Step 2: Invoke constrained optimization routine.

x=[x(1),x(2),x(3),x(4),x(5),x(6)]; % angles;
lb=[0,0,0,0,0,0];
ub=[pi,pi,pi,pi,pi,pi];
x0=[pi/8;pi/3;0.7*pi;pi/2;.5;pi/4];
[x,fval]=fmincon(@objfun,x0,[],[],[],[],lb,ub)

the solution produced is

x=
   2.5530
   0.6431
   2.5305
   0.6195
   2.5531
   0.6421

   fval= -4.3546 

What would I have to do to run the optimization for a and b ranging from 0:0.01:1, and save the optimal values for each a,b?

Answer 1

You can find extensive documentation on this topic at Mathworks.
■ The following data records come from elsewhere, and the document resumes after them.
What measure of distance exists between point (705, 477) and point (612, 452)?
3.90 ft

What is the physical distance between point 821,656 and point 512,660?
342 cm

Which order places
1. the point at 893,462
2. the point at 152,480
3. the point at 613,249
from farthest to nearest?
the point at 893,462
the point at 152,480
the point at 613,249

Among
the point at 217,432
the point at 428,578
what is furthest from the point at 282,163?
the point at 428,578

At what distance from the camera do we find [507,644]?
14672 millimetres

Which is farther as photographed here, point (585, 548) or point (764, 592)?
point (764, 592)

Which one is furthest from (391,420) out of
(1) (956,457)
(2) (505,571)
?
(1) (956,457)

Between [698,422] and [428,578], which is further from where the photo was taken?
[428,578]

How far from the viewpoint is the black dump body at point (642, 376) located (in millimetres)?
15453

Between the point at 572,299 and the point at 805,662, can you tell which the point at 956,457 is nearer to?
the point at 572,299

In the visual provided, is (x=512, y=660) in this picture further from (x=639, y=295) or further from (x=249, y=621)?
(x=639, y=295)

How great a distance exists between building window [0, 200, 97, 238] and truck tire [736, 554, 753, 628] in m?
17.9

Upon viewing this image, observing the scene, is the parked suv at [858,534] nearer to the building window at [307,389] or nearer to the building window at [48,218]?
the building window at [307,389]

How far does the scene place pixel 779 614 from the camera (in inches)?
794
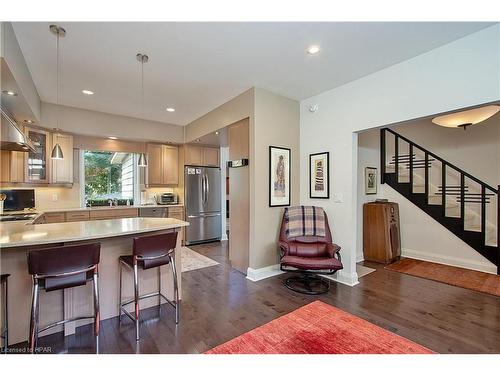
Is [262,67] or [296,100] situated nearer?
[262,67]

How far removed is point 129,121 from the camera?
502 centimetres

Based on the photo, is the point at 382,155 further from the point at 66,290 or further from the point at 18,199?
the point at 18,199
Your problem consists of two parts. First, passing the additional parameters a and b, which can be done for example by using anonymous functions (see above link). This is done like so:

f = @(x)objfun(x,a,b);

Second, wrap the function into a for loop or (if you have the parallel computing toolbox, as I would assume from your title and comment) in a parfor loop.

a = 0:0.01:1;
b = 0:0.01:1;
xvals = zeros(length(a), length(b));

for i = 1 : length(a)
    for i = 1 : length(b)
        .
        . invoke your routine here
        .
         f = @(x)objfun(x,a(i),b(i));
         [x,fval]=fmincon(@objfun,x0,[],[],[],[],lb,ub);
         x_cell{i, j} = x;
         fvals(i, j) = fval;
    end
end

After that's done you can access the individual values and parameter sets for example by indexing x_cell{1, 2} for a = 0 and b = 0.01;, similar for fvals, but with round brackets.

Parallel processing: Use a parfor loop for the outer loop if that's what you want to do. Do not use it in the inner loop, as it will be slower.